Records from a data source
^^^^^^^^
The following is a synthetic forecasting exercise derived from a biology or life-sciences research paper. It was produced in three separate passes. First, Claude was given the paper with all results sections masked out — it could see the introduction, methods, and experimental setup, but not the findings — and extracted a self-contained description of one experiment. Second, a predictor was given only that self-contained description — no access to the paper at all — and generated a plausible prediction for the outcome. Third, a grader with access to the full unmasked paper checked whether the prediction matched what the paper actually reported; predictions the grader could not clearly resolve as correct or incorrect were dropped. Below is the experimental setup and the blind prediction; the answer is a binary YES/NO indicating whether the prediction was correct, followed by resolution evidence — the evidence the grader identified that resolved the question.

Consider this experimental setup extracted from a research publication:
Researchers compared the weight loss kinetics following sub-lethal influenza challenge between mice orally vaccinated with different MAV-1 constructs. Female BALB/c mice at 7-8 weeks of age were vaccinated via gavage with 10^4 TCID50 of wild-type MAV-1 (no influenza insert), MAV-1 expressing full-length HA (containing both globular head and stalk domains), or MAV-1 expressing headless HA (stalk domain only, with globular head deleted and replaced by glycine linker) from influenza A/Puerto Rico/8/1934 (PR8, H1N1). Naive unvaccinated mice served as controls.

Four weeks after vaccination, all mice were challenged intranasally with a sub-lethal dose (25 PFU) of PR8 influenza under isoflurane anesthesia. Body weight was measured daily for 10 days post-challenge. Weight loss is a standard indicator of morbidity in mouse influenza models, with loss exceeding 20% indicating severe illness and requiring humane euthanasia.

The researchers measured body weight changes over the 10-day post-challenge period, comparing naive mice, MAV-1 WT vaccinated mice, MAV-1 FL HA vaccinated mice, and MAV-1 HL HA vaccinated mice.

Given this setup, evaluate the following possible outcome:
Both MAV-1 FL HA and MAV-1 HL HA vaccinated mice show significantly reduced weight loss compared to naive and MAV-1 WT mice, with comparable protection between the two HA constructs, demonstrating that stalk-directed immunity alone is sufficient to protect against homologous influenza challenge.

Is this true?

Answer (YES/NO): NO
^^^^^^^^
[ABOUT THIS EXERCISE] All the data above must be copied again. Leave nothing out.

[YOUR SOLUTION]
The following is a synthetic forecasting exercise derived from a biology or life-sciences research paper. It was produced in three separate passes. First, Claude was given the paper with all results sections masked out — it could see the introduction, methods, and experimental setup, but not the findings — and extracted a self-contained description of one experiment. Second, a predictor was given only that self-contained description — no access to the paper at all — and generated a plausible prediction for the outcome. Third, a grader with access to the full unmasked paper checked whether the prediction matched what the paper actually reported; predictions the grader could not clearly resolve as correct or incorrect were dropped. Below is the experimental setup and the blind prediction; the answer is a binary YES/NO indicating whether the prediction was correct, followed by resolution evidence — the evidence the grader identified that resolved the question.

Consider this experimental setup extracted from a research publication:
Researchers compared the weight loss kinetics following sub-lethal influenza challenge between mice orally vaccinated with different MAV-1 constructs. Female BALB/c mice at 7-8 weeks of age were vaccinated via gavage with 10^4 TCID50 of wild-type MAV-1 (no influenza insert), MAV-1 expressing full-length HA (containing both globular head and stalk domains), or MAV-1 expressing headless HA (stalk domain only, with globular head deleted and replaced by glycine linker) from influenza A/Puerto Rico/8/1934 (PR8, H1N1). Naive unvaccinated mice served as controls.

Four weeks after vaccination, all mice were challenged intranasally with a sub-lethal dose (25 PFU) of PR8 influenza under isoflurane anesthesia. Body weight was measured daily for 10 days post-challenge. Weight loss is a standard indicator of morbidity in mouse influenza models, with loss exceeding 20% indicating severe illness and requiring humane euthanasia.

The researchers measured body weight changes over the 10-day post-challenge period, comparing naive mice, MAV-1 WT vaccinated mice, MAV-1 FL HA vaccinated mice, and MAV-1 HL HA vaccinated mice.

Given this setup, evaluate the following possible outcome:
Both MAV-1 FL HA and MAV-1 HL HA vaccinated mice show significantly reduced weight loss compared to naive and MAV-1 WT mice, with comparable protection between the two HA constructs, demonstrating that stalk-directed immunity alone is sufficient to protect against homologous influenza challenge.

Is this true?

Answer (YES/NO): NO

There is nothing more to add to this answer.